*** Provided passage Section Begins ***

Assuming I’ve saved a few menu items throughout the week, I start with examining the freezer and pantry to see what we already have in stock and what entrée items I have on hand. If you don’t do much cooking, you can probably start by considering your budget and build around appropriate entrées and preferences. We’re meat eaters over here, so I generally start there.

I like to keep chicken (white and dark, both bone-in and boneless), ground meat (beef and/ or turkey), and “cleaner” brands of chicken sausage on hand. In addition, we always have chicken stock, canned tomatoes and tomato sauce, various grains to throw at my husband, sweet and some variation of a white potato, onions, garlic, canned coconut milk, and ALL of the dried herbs and spices.  Looking at my “on-hand” list, it seems pretty lengthy. But, don’t let that discourage you. I’m a moody eater, and with this variety, I can generally go into my kitchen and go in any direction I choose.   My goal is to be able to  whip up whatever in the world I have a hankering for.  Please, don’t go out and rush to buy ALL the things at once. Adjust everything to your liking and your needs. This is just my method and what works for me, er, us. In addition, I always keep in mind what I’ve eaten over the last week in efforts to maximize variety.

*** Provided passage Section Ends ***
*** Available data Section Begins ***

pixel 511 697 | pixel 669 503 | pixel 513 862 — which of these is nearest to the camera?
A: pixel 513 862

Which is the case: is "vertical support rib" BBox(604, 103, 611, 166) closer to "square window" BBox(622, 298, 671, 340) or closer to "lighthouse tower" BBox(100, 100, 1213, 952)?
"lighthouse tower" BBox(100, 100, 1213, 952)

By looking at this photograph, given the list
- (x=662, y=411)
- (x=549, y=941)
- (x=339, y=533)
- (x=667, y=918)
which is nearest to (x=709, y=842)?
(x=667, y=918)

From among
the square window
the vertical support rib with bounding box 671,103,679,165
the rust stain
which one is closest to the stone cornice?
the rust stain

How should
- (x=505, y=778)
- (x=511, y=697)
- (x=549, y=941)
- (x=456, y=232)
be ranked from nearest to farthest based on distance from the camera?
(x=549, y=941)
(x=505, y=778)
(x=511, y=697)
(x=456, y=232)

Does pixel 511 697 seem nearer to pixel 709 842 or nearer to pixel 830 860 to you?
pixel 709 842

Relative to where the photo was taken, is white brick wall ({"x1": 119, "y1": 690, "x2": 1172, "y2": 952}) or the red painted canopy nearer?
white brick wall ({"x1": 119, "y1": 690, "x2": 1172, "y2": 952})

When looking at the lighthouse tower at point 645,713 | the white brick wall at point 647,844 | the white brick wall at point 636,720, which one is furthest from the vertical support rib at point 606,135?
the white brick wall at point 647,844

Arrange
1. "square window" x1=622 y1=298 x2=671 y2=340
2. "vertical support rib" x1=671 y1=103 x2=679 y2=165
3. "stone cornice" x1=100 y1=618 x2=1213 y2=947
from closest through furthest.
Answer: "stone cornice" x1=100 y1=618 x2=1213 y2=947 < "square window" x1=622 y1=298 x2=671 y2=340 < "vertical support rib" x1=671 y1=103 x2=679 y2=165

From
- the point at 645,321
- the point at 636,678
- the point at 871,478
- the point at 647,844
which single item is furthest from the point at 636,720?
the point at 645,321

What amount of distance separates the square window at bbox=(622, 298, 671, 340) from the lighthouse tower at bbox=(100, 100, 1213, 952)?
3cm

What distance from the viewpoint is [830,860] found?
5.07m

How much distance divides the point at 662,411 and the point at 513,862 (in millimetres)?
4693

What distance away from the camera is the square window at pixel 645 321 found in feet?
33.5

*** Available data Section Ends ***
*** Available data Section Begins ***

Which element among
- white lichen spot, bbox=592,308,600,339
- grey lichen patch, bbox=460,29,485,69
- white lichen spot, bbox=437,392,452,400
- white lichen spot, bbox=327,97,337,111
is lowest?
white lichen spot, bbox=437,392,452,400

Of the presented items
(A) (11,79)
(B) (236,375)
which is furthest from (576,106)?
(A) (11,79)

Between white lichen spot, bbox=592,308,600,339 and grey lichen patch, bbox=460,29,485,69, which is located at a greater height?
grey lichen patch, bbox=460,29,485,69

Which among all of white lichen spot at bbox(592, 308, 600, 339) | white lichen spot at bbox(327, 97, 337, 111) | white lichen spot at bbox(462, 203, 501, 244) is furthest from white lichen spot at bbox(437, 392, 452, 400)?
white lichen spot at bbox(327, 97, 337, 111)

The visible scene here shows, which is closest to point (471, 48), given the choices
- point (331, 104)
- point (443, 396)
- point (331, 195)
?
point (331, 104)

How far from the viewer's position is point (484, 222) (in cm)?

*** Available data Section Ends ***
*** Available data Section Begins ***

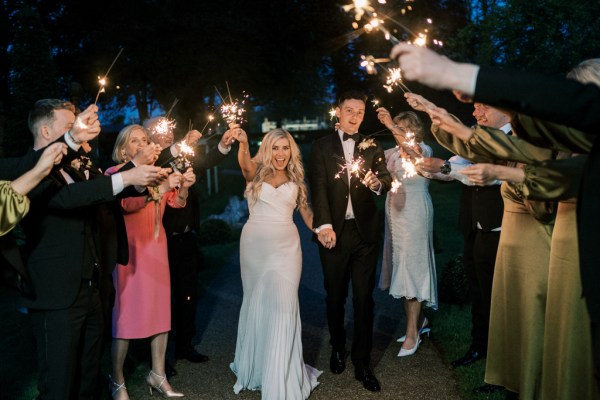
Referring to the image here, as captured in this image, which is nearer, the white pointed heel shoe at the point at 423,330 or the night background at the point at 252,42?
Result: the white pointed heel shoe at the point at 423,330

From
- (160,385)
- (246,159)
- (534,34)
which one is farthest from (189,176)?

*** Available data Section Ends ***

=== Questions ===
a) Print the portion of the meal-planning passage between "Assuming I’ve saved" and "generally start there.", inclusive.
b) Condense the paragraph of the meal-planning passage that begins "I like to keep chicken," keeping its main facts.
The material above is separate from the meal-planning passage.

=== Answers for each item ===
a)
Assuming I’ve saved a few menu items throughout the week, I start with examining the freezer and pantry to see what we already have in stock and what entrée items I have on hand. If you don’t do much cooking, you can probably start by considering your budget and build around appropriate entrées and preferences. We’re meat eaters over here, so I generally start there.

b) The author keeps these staples on hand: chicken (white and dark, bone-in and boneless), ground beef and/or turkey, "cleaner" brands of chicken sausage, chicken stock, canned tomatoes and tomato sauce, various grains, sweet and white potatoes, onions, garlic, canned coconut milk, and all the dried herbs and spices. The list is long, but this variety lets a moody eater cook whatever is wanted. Readers should not buy everything at once. They should adjust the list to their own tastes and needs. The author also considers the past week's meals in order to maximize variety.